- **INFORMATION SUPPLIED**
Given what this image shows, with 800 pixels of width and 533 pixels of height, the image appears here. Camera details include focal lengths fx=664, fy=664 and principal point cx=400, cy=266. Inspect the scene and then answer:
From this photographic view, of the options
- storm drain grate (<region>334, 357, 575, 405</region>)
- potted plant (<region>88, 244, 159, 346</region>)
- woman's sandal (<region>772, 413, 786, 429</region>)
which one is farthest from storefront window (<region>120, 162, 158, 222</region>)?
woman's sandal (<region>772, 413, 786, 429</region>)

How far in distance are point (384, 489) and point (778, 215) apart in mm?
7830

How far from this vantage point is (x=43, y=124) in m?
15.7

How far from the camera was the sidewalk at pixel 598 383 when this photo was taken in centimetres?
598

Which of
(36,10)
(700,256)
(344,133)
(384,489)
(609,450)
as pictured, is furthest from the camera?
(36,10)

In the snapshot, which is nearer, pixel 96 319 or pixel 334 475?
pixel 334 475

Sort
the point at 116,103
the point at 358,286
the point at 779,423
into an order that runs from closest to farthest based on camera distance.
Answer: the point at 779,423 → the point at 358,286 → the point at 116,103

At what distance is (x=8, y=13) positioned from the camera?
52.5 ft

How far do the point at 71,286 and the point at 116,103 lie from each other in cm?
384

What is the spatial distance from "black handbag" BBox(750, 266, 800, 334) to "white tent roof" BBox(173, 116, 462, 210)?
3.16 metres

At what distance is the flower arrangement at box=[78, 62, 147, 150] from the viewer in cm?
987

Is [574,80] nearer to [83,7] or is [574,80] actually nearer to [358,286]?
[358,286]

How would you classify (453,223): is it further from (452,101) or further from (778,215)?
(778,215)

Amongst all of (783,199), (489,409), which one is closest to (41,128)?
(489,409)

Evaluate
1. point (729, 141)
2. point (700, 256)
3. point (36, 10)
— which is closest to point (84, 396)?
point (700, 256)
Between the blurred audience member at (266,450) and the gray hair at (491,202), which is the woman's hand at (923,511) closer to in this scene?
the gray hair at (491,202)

- **WHAT THE EXERCISE ASKS**
Can you copy out the listing word for word, starting with the line containing "How far do the" and going on through the final line of the listing?

- **EXPECTED ANSWER**
How far do the point at 71,286 and the point at 116,103 lie from each other in cm?
384

What is the spatial distance from "black handbag" BBox(750, 266, 800, 334) to "white tent roof" BBox(173, 116, 462, 210)?
3.16 metres

At what distance is the flower arrangement at box=[78, 62, 147, 150] from the viewer in cm?
987

Is [574,80] nearer to [83,7] or is [574,80] actually nearer to [358,286]?
[358,286]

How would you classify (453,223): is it further from (452,101) or further from (778,215)?
(778,215)

Amongst all of (783,199), (489,409), which one is closest to (41,128)?
(489,409)

Evaluate
1. point (729, 141)
2. point (700, 256)
3. point (36, 10)
— which is closest to point (84, 396)?
point (700, 256)
Between the blurred audience member at (266,450) and the gray hair at (491,202), which is the woman's hand at (923,511) closer to in this scene?
the gray hair at (491,202)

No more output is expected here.